--- Excerpt to read Enclosed Below ---
HT to Patrick Archbold
Let me now buttress the above diagnosis, which is as sober as it is sobering, with the words of Cdl. Ratzinger from an address in Chile in 1988:“[S]chisms can take place only when certain truths and certain values of the Christian faith are no longer lived and loved within the Church. The truth which is marginalized becomes autonomous, remains detached from the whole of the ecclesiastical structure, and a new movement then forms itself around it. We must reflect on this fact: that a large number of Catholics, far beyond the narrow circle of the Fraternity of Lefebvre, see this man as a guide, in some sense, or at least as a useful ally. It will not do to attribute everything [of a crypto-Lefebvrian bent] to political motives, to nostalgia, or to cultural factors of minor importance. These causes are not capable of explaining the attraction which is felt even by the young, and especially by the young, who come from many quite different nations, and who are surrounded by completely distinct political and cultural realities. Indeed they show what is from any point of view a restricted and one-sided outlook; but there is no doubt whatever that a phenomenon of this sort would be inconceivable unless there were good elements at work here, which in general do not find sufficient opportunity to live within the Church of today. …
For Lefebvre what is at stake is the warfare against ideological liberalism, against the relativization of truth. Obviously we are not in agreement with him that — understood according to the Pope’s intentions — the text of the Council or the prayer of Assisi were relativizing.
--- End of Enclosed Excerpt to read ---
--- Dataset content Enclosed Below ---
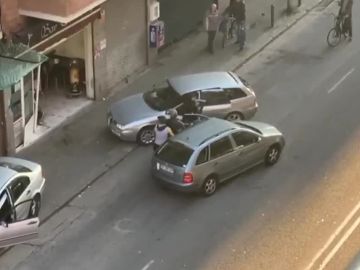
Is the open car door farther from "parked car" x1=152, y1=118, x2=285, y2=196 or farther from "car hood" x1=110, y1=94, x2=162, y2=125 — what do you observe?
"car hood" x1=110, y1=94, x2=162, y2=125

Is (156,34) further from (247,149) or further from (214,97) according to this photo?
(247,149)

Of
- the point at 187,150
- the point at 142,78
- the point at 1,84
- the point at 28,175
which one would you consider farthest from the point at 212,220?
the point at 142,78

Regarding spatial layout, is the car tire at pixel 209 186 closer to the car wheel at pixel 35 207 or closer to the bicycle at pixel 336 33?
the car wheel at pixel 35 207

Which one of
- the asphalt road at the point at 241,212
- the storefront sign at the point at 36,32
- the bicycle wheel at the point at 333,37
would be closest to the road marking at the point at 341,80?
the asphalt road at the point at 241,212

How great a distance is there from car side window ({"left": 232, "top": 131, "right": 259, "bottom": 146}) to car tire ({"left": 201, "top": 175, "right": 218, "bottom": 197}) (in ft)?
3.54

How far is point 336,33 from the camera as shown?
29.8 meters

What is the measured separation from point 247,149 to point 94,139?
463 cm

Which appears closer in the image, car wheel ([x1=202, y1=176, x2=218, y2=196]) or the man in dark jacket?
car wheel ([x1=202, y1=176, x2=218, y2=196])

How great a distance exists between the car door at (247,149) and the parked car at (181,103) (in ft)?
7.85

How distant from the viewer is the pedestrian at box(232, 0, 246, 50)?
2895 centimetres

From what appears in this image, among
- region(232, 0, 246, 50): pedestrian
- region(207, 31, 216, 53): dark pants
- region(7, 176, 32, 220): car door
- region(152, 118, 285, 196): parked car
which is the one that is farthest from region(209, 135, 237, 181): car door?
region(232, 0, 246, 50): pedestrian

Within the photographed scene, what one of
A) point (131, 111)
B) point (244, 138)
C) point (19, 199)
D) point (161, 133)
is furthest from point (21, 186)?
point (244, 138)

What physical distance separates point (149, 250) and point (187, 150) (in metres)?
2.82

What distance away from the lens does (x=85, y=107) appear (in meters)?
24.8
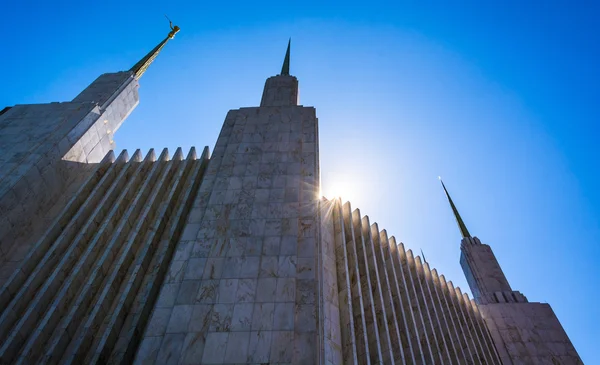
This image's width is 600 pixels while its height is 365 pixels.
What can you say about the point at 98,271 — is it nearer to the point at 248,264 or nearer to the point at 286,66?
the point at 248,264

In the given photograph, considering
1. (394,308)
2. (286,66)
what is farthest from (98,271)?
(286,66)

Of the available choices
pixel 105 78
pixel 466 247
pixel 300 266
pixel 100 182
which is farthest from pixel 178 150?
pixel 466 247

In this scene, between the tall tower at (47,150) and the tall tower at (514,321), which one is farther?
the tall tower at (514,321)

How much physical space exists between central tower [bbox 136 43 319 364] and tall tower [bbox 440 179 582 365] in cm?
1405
--- End of Enclosed Dataset content ---
--- Dataset content Enclosed Below ---
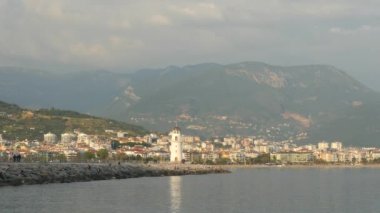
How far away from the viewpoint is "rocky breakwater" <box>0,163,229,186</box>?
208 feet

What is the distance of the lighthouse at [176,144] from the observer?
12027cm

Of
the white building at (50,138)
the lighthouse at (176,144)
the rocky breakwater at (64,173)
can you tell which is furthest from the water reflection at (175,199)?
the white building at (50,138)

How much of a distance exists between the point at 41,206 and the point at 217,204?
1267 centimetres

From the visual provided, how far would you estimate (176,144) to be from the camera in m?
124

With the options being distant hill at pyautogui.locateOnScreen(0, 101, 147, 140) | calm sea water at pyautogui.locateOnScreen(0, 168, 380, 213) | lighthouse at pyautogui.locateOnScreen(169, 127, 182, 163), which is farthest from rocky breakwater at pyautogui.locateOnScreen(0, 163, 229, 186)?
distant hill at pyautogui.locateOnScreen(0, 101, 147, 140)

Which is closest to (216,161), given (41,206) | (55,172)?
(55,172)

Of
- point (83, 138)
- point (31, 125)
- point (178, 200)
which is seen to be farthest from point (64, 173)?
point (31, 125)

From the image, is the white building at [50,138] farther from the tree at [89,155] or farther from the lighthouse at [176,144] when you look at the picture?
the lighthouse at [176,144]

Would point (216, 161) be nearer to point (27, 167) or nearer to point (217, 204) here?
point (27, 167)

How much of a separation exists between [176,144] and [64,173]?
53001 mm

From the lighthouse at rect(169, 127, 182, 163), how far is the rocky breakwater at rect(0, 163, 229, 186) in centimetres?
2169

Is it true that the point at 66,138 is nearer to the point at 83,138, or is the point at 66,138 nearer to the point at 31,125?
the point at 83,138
--- End of Enclosed Dataset content ---
» **Work order 1**: Summarize the passage on schism in two sentences.
» **Work order 2**:
Answer these questions from the passage on schism:
(a) In what year and in what country was the address given?
(b) According to the address, what becomes autonomous once it is marginalized?
(c) What two things does the address say Lefebvre is fighting against?
» **Work order 3**:
Decide whether each statement agrees with the passage on schism, and support each yes or no with the words of the passage that settle it:
(a) Many Catholics outside the Fraternity of Lefebvre regard him as a guide or an ally.
(b) The address traces the attraction to Lefebvre entirely to political motives.
(c) The address agrees with Lefebvre that the prayer of Assisi was relativizing.
The records come from a different source than the passage on schism.

» **Task answer 1**: The passage quotes Cardinal Ratzinger's 1988 address in Chile, which holds that schisms take place only when certain truths and values of the Christian faith are no longer lived and loved within the Church. It adds that the attraction many Catholics, especially the young, feel toward Lefebvre cannot be explained by political motives, nostalgia, or minor cultural factors, and that for Lefebvre the issue is warfare against ideological liberalism and the relativization of truth.

» **Task answer 2**:
(a) In 1988, in Chile.
(b) The truth that is marginalized becomes autonomous.
(c) Ideological liberalism and the relativization of truth.

» **Task answer 3**:
(a) Yes: "a large number of Catholics, far beyond the narrow circle of the Fraternity of Lefebvre, see this man as a guide, in some sense, or at least as a useful ally."
(b) No: "It will not do to attribute everything"
(c) No: "Obviously we are not in agreement with him"